The stockings were hung by the chimney...actually they aren't. We don't have a fireplace.   When I was a kid, I used to ask my parents what they wanted for Christmas.  They always said "good kids".  As I got older, I replied "Since there is no chance of that happening-what else would you like?".."Nothing-we have everything we need."..I never fully understood that until I became a parent myself. There is really nothing that I need. The kids are happy and healthy, Omar has a good job, we have a roof over our heads...Sure, there are things that I would like to change in the world. Peace, understanding-and good will towards everyone would be great.I am doing my best to help make those things happen (i.e. raising good kids) ..Today, Oscar  asked me what it was that I wanted for Christmas..and I gave may parents answer "Good kids".."But you already have them!".."I know! So, I guess I don't want anything."

In hopes that St. Nicholas Mike Holmes soon would be there...But..*sigh* that isn't really true.  I want Mike Holmes for Christmas.( For anyone who doesn't know who he is-click on the link) No!  I don't WANT him..although he does cut a dashing figure in his overalls...I want him to come and finish fix finish my house!  Oh how I love watching his show!

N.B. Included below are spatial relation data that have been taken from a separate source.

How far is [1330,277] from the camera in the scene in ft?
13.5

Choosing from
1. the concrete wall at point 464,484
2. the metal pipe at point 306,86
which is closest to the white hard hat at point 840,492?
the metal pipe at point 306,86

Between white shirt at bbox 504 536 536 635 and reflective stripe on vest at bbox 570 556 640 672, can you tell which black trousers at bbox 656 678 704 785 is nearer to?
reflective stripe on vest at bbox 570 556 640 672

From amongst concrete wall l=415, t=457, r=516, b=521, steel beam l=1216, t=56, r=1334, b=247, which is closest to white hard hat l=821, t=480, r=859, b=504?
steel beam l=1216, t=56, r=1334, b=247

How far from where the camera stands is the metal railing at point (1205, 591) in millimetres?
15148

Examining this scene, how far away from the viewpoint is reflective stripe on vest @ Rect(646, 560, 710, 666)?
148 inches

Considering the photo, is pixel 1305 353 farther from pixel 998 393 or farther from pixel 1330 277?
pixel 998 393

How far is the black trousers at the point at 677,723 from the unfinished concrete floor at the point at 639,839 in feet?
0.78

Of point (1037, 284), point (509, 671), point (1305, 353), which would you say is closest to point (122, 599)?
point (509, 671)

He meets with a distraught homeowner whose contractor has walked out on them mid job..Sound familiar?(Although, I bet THEIR contractors never came back 18 months later(with no contact in between) asking for their tools back) And within an hour-poof! The home is fixed. The owners are teary eyed and thankful. It's like he's a white knight-but with a tool belt instead of a horse. He and his trusty crew fix everything-and then some. Pointing out all the sloppy work that had been done by their previous contractor. Now, I will admit-I don't think our contractors were sloppy per say...they were just kind of.....neglectful.(forgot that we existed)  That doesn't mean Mr. Holmes wouldn't have things to point out! No indeed! He could just look at the jobs that Omar and I have started *sigh* but just never seem to be able to finish( between doing all the various kid stuff, going to work and laundry)..and he would have a field day.  I could even manage (or at least try to manage) to look ashamed of our work...although I would probably laugh. Especially as bits of insulation fell out of the walls, and especially when he stumbled upon Omar's tool of choice( steak knife)or my elderly dogs, two chickens and three cats which are scattered(mostly the steak knives) around the house and yard. It would make for good entertainment.  I would even try to cry a little at the end as we thanked him profusely. Most likely though I would just be shocked...gobsmacked even! Imagine-painted walls instead of bits of sheetrock, finished floors-electrical outlets with real covers on them! It's like porn for the housing challenged! Oh..I really really want Mike Holmes for Christmas...

Now Dasher! Now, Dancer! Now Prancer and Vixen! On, Comet! On, Cupid! On Mike Holmes and Blitzen!..alright, maybe I'm getting a little carried away here. But it's Christmas-and I will allow myself to dream a little. In the mean time-I've got presents to wrap, a robot dog to (maybe) find...and some insulation that needs to be shoved back in place. I hope that you all have the merriest of Christmas's and a wonderful new year. Oh...and if you happen to see Mike Holmes..tell him I said hi.